What makes this movie so special - apart from its touching upon a taboo of the time - is the fact that we witness the story’s evolution through the eyes of children. The threats, the injustice, the pain, the fears, the hopes - everything takes on new proportions when seen through the eyes of Scout and Jem. It highly enhances the movie’s impact and, while dealing with a melodramatic subject, it never feels clichéd at all. The racial prejudices and the blatant stupidity that come with the times are greatly amplified by the children’s natural impartiality and innocence. This view also introduces some interesting themes on the side, such as the haunted house next door and the old lady that supposedly eats children, that could only be sparked by the imagination of a child.

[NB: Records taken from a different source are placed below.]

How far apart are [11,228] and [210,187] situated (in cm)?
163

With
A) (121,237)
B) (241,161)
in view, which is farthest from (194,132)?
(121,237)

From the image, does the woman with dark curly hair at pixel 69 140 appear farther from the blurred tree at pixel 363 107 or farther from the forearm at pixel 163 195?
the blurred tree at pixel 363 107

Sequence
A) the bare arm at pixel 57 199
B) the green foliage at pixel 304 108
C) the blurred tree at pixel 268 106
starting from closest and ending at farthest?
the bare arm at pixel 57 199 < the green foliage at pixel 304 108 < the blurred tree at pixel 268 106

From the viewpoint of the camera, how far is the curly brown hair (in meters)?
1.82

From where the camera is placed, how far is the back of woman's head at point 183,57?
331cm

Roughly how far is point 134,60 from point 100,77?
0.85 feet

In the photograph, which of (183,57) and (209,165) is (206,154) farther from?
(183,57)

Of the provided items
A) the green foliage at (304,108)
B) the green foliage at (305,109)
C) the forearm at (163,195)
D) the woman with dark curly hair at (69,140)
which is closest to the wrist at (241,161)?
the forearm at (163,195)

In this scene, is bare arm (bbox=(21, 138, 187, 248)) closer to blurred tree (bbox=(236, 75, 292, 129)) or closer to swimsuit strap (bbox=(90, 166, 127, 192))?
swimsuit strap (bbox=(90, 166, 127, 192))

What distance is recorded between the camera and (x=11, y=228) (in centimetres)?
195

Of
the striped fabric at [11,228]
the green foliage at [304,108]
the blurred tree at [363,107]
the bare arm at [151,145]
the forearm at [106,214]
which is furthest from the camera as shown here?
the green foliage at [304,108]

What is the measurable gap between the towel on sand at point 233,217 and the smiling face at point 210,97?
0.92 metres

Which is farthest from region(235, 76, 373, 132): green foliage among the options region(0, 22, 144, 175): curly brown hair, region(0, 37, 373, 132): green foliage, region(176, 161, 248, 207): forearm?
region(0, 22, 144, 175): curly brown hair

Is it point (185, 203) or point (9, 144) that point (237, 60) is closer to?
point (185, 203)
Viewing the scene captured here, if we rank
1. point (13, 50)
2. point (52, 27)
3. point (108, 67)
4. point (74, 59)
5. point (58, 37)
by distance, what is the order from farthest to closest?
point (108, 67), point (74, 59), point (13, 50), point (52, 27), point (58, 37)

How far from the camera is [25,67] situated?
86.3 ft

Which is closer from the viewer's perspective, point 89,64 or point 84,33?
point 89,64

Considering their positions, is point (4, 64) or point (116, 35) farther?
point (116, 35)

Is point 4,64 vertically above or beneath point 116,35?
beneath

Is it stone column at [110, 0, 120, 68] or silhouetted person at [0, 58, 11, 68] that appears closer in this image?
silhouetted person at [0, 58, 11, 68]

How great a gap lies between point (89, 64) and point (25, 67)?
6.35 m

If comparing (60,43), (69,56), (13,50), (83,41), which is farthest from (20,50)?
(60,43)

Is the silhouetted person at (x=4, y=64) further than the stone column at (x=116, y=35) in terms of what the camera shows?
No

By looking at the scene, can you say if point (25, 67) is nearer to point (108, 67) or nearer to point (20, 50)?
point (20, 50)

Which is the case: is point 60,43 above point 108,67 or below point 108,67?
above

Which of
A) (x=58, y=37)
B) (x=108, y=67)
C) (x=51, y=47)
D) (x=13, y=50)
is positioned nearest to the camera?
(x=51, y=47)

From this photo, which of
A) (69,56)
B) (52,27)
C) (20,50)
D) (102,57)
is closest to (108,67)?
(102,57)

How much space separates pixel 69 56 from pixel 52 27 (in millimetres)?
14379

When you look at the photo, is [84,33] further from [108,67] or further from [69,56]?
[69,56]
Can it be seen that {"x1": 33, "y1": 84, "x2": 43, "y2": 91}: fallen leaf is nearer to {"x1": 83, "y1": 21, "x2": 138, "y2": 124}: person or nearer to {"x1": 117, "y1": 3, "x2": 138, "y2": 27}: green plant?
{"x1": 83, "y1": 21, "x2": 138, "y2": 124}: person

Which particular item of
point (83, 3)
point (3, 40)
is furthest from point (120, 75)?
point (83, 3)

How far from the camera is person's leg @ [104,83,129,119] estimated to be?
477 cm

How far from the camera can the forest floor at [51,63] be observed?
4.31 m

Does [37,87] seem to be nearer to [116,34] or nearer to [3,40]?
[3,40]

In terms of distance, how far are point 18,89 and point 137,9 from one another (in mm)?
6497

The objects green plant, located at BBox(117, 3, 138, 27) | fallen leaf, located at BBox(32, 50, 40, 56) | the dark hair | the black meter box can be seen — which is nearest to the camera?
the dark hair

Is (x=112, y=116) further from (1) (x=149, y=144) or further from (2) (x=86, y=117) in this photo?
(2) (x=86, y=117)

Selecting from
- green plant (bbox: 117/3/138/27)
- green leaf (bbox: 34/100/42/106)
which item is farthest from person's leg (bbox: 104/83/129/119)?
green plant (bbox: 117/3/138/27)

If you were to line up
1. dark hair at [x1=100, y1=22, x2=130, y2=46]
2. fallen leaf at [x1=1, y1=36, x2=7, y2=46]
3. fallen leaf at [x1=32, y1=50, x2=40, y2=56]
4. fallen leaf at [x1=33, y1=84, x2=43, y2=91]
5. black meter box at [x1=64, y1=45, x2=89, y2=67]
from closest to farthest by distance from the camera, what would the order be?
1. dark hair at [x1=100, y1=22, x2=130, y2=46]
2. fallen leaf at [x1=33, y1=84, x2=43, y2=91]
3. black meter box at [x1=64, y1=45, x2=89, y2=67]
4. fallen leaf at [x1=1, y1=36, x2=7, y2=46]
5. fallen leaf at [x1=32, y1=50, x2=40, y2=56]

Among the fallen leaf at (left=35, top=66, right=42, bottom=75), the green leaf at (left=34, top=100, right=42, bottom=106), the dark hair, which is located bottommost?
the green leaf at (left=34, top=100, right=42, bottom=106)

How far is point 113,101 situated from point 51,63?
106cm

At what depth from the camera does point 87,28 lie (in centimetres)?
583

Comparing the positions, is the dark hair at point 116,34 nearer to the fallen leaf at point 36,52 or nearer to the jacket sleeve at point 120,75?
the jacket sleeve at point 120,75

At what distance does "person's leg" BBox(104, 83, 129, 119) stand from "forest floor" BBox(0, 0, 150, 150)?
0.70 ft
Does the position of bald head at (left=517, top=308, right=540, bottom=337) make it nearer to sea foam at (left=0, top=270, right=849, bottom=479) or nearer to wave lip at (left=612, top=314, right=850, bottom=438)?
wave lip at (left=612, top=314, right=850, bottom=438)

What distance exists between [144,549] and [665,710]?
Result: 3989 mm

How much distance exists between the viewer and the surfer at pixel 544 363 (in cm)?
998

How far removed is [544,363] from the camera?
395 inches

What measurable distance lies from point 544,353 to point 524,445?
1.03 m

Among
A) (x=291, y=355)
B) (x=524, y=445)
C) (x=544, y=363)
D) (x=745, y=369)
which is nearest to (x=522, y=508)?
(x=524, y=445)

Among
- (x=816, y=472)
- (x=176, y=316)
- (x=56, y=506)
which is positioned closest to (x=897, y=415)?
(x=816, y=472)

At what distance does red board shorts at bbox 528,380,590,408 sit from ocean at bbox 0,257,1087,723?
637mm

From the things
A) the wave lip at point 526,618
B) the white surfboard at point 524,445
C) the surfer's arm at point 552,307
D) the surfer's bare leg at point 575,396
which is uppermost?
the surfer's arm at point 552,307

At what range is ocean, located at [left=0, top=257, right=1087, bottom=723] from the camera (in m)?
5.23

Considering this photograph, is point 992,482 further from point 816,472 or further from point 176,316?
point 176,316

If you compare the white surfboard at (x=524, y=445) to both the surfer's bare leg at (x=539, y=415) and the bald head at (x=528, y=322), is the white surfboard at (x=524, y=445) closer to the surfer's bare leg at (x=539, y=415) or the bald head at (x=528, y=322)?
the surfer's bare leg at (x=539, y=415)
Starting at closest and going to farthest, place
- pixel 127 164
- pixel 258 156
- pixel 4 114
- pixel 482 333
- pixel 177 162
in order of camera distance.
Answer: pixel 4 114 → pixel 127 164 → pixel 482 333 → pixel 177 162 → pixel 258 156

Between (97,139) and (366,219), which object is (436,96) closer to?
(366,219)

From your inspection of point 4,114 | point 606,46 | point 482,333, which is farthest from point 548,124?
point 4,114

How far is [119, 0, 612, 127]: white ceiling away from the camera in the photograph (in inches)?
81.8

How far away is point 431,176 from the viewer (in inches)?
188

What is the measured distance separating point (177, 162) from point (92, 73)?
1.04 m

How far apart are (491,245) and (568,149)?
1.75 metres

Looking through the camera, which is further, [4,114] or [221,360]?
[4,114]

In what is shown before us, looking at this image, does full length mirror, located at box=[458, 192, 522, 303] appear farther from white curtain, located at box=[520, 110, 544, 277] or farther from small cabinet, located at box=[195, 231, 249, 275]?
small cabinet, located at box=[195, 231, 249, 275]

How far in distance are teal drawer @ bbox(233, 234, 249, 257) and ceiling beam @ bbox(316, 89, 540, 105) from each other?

It is very hard to imagine the adaptation of this movie without Gregory Peck’s fantastic, award-winning (an Oscar and a Golden Globe) performance as Atticus Finch. He is intelligent, strong, charismatic, eloquent, sympathetic, pensive, responsible, compassionate, and very human. His acting is so natural and his interaction with the children so authentic that it seems the movie is taken from his own life. The portrayals of his children are completely stunning, too. Both were “original” Southern kids with no previous acting experience. Still, they behave so naturally in front of the camera that it truly surprises me that neither of them has furthered their acting careers, aside from one or two additional supporting parts. The movie also features a very young Robert Duvall in his first movie role. His enigmatic, somewhat disturbed, yet still sympathetic portrayal of Boo caught everyone’s eyes, building the foundation for a lasting, fruitful career.